Yeah, what's old is new again. Yeah, so maybe my prior life. I was a software engineer for 15 years and then. So Evan shouldn't make fun of me when I still keep some of my old textbooks right Because they could come in handy.

Speaker 1:

Throw them away. Oh my gosh. Dozens of them, Old textbooks from the 90s Unbelievable.

Speaker 3:

All right. So back to you, anthony and Dr First. So how we would like to know maybe some of your future plans near future, company-wise, personal. Are you going to the conferences? Where can people learn more about Dr First? What are you excited about for the next few months?

Speaker 2:

All right. So in the next few months, things that I'm the most excited about is and I think you actually spoke to our chief medical officer, dr Columbanis, on this a little bit about our acquisition with MindShift and they had some pretty novel AI that basically took the friction out of prior authorization. So definitely excited with that that now in the next couple of months we get to start marrying that into our core volume and so we get to bring that into our prescribing network, because we've done the tooling and we're now ready for that integration. I would say another area that we're exploring a little bit more futuristically is everybody is working on an ambient listening. Yes, but what we focused on was we have started to create a context window for a patient which then allows us to reason upon.

Speaker 2:

What do we know about them? Not that we're the master record, but it's the best known good for this patient. What can we do to help? Where are there gaps in care? Where are there gaps in adherence? Where is there some type of an issue that we should alert the clinician that they can make an informed decision, and I think that that's going to bear a lot of fruit.

Speaker 2:

First place that our own users will see it is very simplistically and being able to have voice prescribing, and that's great, but we've had dictation for quite some time, so it's not as exciting for me for quite some time. So it's not as exciting For me. What's exciting around it is shifting the method in which that's done to where we truly have a unified patient context window that goes across our entire platform. And so, whether we want to personalize the engagement for the patient, to make it a little bit stickier and for our patient side of the house are doing some really, really interesting work with John Hopkins University on that of what works and how to personalize information. All that comes back to having a what do you know about this person and what can you do with that?
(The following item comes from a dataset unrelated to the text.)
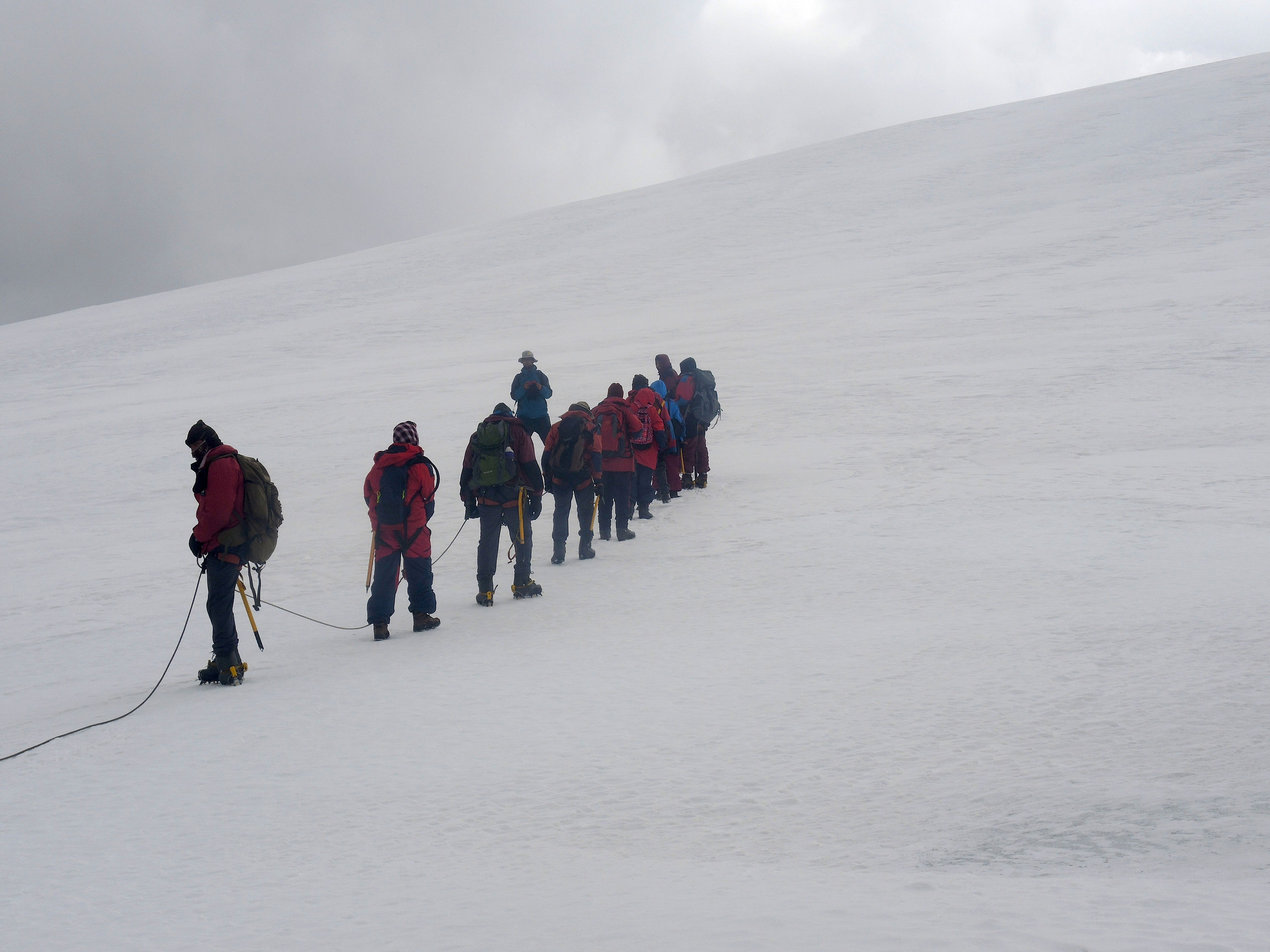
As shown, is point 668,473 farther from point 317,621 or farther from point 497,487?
point 317,621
And since we touch each piece, we recognize that, instead of just helping with prior auth or prescription or medication history or the engagement method, we actually know all the stakeholders involved in that patient's journey, and so hence, let's put them together in one context window and be able to reason upon that.

Speaker 3:

So interesting.

Speaker 1:

Yeah, fascinating work. Congratulations on the amazing work and the mission. Can't wait to catch up at one of the many meetings and events this fall. Thanks, anthony. Thanks for joining you, bet. Thanks for the time.

Speaker 2:

Thanks everyone, thanks everyone, take care.